-- WHAT IS EXPECTED --
Copy the lines below word for word, leaving out the pictures.

-- MATERIAL FOR THE TASK --
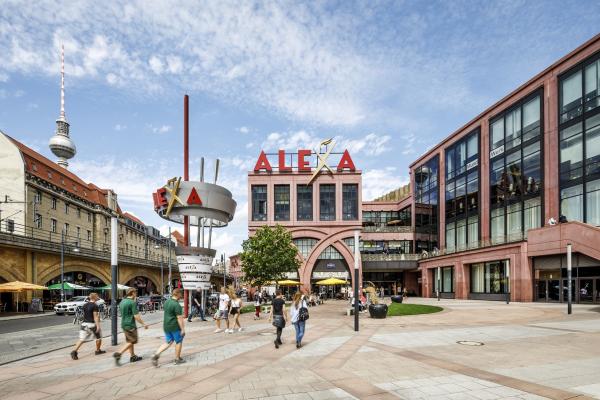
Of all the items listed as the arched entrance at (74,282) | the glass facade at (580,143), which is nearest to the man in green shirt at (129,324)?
the glass facade at (580,143)

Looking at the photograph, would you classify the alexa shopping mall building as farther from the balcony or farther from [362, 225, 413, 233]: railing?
the balcony

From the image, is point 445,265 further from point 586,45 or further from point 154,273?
point 154,273

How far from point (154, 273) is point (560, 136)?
5576 cm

-- FINISHED EXERCISE --
Of all the items listed as the arched entrance at (74,282) | the glass facade at (580,143), which is nearest to the man in green shirt at (129,324)?
the glass facade at (580,143)

Looking at the photograph, would you classify the alexa shopping mall building as farther from the balcony or farther from [362, 225, 413, 233]: railing?
the balcony

From the image, is point 445,265 further from point 586,45 or further from point 154,273?
point 154,273

How far from point (154, 273) is point (560, 136)?
5576 cm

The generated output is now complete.